Film Review: Everybody Knows

★★★☆☆

Three years on from The Salesman, Iranian director Asghar Farhadi returns with his mystery-thriller Everybody Knows, boasting an attractive trio of Latin performances from Javier Bardem, Ricardo Darín and Penélope Cruz in a compelling drama concerning lost loves and family ties.

The opening scene lingers in the dilapidated belfry of a provincial Spanish church where a creaking clock grinds through the minutes before sending pigeons into chaos as the hour strikes. As the pigeons settle back to their perches, the camera pans down over the graffiti of one-time lovers who have etched their initials into the wall amidst the crumbling stone work: ‘P’ and ‘L’.

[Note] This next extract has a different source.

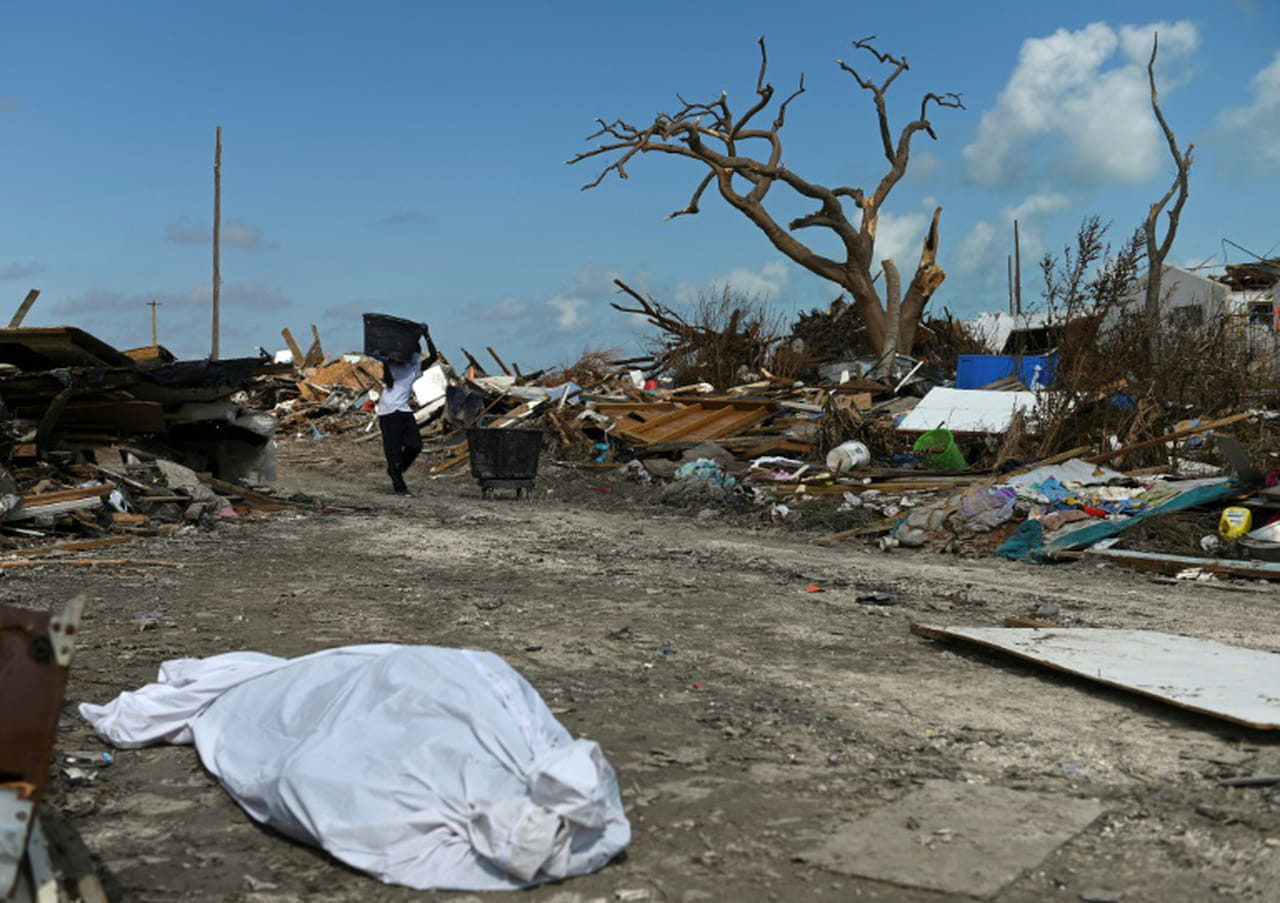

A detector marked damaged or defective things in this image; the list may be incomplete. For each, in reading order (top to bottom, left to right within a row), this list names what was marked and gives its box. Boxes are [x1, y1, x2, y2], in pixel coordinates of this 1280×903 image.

We first meet Laura (Cruz) who, along with her two young children, has returned to her rural family home just outside Madrid for her sister’s wedding after leaving her husband Alejandro (Darin) back in Buenos Aires. The sun-drenched, sleepy town is sent into a throng of activity for the wedding. Here, Laura encounters her one-time lover Paco (Bardem), a warm, light-hearted winemaker, now married to Bea (Bárbara Lennie), a local teacher of disadvantaged teens.

On the night of the wedding a thunderstorm seemingly causes a power cut, putting a pause to the raucous nuptials. Minutes later, Laura checks on her teenage daughter, Irene (Carla Campra), who she discovers has vanished. Where Laura’s daughter was once sleeping lays threatening newspaper clippings of a girl who was abducted several years earlier. Frantically searching the house, Laura hunts for her daughter in the attic by the glow of her mobile phone, which suddenly buzzes with a message demanding a ransom of €300,000 for her daughter’s return.

From here, Farhadi ratchets up the tension. Where once there was love and affection in Laura’s family there is now suspicion and guilt. Old wounds are torn open once and the bonds of family are tested to breaking point. We start to wonder: was this an inside job? Could it be one of the immigrant farm hands? Or could it be Paco who has kidnapped the daughter of the women that rejected him? And what was the real reason Laura’s husband didn’t attend the wedding?

The success of Farhadi’s film lays in his choice of casting. Scenes shared between Darín’s God-fearing Alejandro and Bardem’s pragmatic Paco are an absorbing exercise in craft. Yet, where Everybody Knows falls down, almost to the point of laughter, is in how it seems to toy with plotting devices you might find in a Spanish TV melodrama. Yet, the hook of the mystery keeps you watching, and in Farhadi’s hands even the far-fetched appears believable.

As time ticks along, Farhadi brings home his message with a bell-hammer, and it feels overly laboured to the detriment of the film. Arguably, this is the Iranian’s most mainstream film to date, and lacks the subtlety of his early work, yet he still shows he has the ability to deliver devastating blows that leave you stunned. While not on top form, Farhadi demonstrates he is still a master craftsman, albeit in a more conventional mould.